• [TASK REQUIREMENTS]:
(A) According to the article on longitudinal integrated clerkships, in what year were they introduced at Catholic Kwandong University College of Medicine, and for which students?
(B) Continue the article on longitudinal integrated clerkships after its final sentence.

| Home | E-Submission | Sitemap | Contact us |  
top_img
Korean J Med Educ > Volume 31(3); 2019 > Article
Han: Longitudinal integrated clerkships: to educate what remains after one has forgotten what one has learned in the classroom
Albert Einstein once said, “Education is what remains after one has forgotten what one has learned in school.” I believe this sentence accurately expresses the direction competency-based education should take. If that happens, as part of a clinical clerkship curriculum, what are the competencies needed to become a good doctor that cannot be taught in classrooms but which one must possess? How can they be taught?
Catholic Kwandong University College of Medicine attempted to create practical and effective curriculums to foster good doctors by encompassing the advantages of integrated medical curriculum and the meaning of medical humanities in the outcome-based education system, when the education curriculums were fully reformed in 2014. While implementing this, a need emerged to provide more integrated curriculums that could impart the competencies deemed unattainable under the existing curriculums of our university. As a result, the following was introduced in the curriculums in 2017, according to the trend of global medical education: humanistic approach for patient safety, early clinical experience, going beyond hospital toward society, and student-driven learning based on diverse methods. In this context, longitudinal integrated clerkships (LIC) were developed in accordance with the education philosophy and situation of our university, and were introduced in 2019 as a part of the clinical clerkships targeting third-year medical school students.

• [RECORD EXCERPTS]:
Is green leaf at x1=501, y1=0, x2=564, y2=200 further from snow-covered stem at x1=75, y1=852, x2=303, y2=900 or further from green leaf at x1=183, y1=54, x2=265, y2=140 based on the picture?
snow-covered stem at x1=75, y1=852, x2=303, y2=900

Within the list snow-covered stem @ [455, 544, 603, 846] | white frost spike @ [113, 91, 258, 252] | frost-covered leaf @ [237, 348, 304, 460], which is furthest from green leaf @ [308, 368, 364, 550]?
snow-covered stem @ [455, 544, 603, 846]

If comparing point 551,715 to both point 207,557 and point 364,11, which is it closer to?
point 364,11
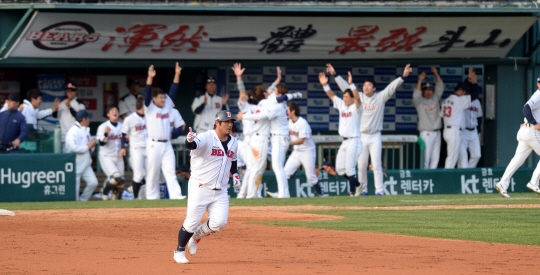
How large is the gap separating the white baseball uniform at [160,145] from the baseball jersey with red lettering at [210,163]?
6165 mm

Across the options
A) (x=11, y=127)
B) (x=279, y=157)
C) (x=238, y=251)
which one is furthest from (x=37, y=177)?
(x=238, y=251)

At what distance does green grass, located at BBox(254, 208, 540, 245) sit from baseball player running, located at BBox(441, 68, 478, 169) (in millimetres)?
5295

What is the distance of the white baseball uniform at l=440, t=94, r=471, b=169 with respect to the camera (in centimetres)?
1581

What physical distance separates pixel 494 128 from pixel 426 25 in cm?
350

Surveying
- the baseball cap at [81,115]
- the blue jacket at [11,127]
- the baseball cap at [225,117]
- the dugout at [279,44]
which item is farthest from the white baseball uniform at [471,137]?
the baseball cap at [225,117]

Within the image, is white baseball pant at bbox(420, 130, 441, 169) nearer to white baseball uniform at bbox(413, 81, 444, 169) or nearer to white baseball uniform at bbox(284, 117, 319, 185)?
white baseball uniform at bbox(413, 81, 444, 169)

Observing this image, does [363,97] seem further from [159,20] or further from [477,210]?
[159,20]

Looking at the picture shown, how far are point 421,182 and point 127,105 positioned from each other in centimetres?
695

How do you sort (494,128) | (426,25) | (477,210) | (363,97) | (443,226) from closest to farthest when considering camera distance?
1. (443,226)
2. (477,210)
3. (363,97)
4. (426,25)
5. (494,128)

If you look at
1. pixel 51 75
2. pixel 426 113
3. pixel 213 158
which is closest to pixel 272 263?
pixel 213 158

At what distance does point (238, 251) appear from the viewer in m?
7.27

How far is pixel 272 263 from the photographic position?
21.1 ft

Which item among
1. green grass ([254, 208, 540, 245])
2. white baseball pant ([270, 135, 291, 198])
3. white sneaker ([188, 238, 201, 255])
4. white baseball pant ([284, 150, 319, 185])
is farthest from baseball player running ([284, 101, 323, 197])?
white sneaker ([188, 238, 201, 255])

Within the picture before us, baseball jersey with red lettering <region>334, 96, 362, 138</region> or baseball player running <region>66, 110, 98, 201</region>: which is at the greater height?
baseball jersey with red lettering <region>334, 96, 362, 138</region>
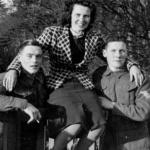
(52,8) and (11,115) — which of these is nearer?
(11,115)

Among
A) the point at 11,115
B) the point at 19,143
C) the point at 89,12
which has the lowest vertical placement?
the point at 19,143

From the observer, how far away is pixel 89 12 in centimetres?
311

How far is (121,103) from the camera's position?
2.86m

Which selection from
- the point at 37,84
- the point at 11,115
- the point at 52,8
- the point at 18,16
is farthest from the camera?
the point at 18,16

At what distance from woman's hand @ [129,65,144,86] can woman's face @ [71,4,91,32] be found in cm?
61

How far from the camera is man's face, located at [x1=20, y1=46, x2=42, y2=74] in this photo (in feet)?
8.95

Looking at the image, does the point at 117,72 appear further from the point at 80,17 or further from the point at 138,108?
the point at 80,17

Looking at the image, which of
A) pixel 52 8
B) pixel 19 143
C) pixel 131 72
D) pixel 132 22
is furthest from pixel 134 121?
pixel 52 8

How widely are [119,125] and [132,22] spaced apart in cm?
696

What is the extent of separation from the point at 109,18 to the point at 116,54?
701 centimetres

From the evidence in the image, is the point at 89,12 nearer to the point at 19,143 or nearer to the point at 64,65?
the point at 64,65

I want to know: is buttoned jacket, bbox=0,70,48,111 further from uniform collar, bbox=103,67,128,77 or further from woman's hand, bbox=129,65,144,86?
woman's hand, bbox=129,65,144,86

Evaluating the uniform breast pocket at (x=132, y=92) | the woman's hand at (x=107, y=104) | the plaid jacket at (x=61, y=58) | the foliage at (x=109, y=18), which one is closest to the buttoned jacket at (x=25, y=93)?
the plaid jacket at (x=61, y=58)

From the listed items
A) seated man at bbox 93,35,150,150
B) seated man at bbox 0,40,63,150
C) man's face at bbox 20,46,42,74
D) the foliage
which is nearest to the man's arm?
seated man at bbox 93,35,150,150
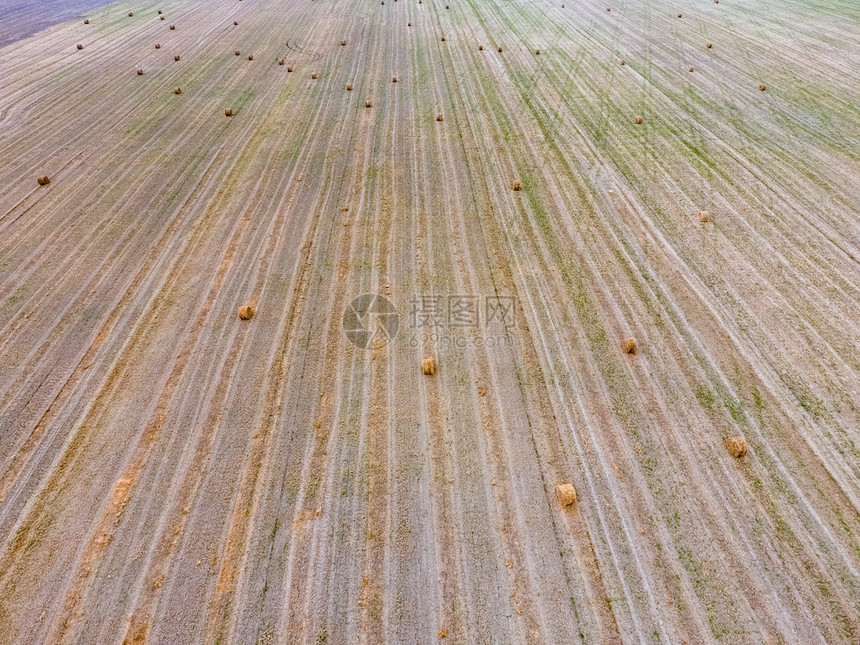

• [RESPONSES BY TASK]:
(A) They were introduced in 2019 for third-year medical school students.

(B)
The clinical clerkships at Catholic Kwandong University College of Medicine were conducted along the lines of a rotation block clerkship of a large tertiary general hospital, similar to any other medical school in South Korea. A decision was taken to implement the LIC curriculum with the goal of providing continual and responsible patient experiences, which were the basic attributes of medical care, to students, while overcoming the limitations of such an educational environment: for example, fragmented and subdivided medical treatment patterns, restricted continual experience of core diseases or patients of minor severity level, and negative influence on adopting a patient-oriented treatment attitude [1]. Targeting all third-year medical school students, our university conducted LIC of the amalgative clerkship type while maintaining the conventional rotation block clerkship.
Do you empathize with the education philosophy and goal of LIC? Just as social agreement is required when a certain policy is enforced, agreement between teaching faculties is required on the basis of empathy when a new curriculum is implemented. The resistance of internal members was strong during the introduction of LIC. Although they agreed with the goal of LIC, they thought that more preparation and time were needed before starting a completely new form of educational program as regular curriculum instead of elective clerkship. At that time, someone said, “Let’s say there are two types of pictures here, a blueprint and a landscape painting. On the blueprint, the first line must be drawn carefully; otherwise the blueprint will not be accurate. However, when you paint a landscape, you don’t have to be so careful when drawing the first line. Once you have drawn the first line, you will finish the painting gradually as you paint continually. There is no way of knowing where the first line is in the finished landscape painting, and you don’t have to know. Education is closer to the latter. If we agree on the goal of LIC, let’s draw a line first.”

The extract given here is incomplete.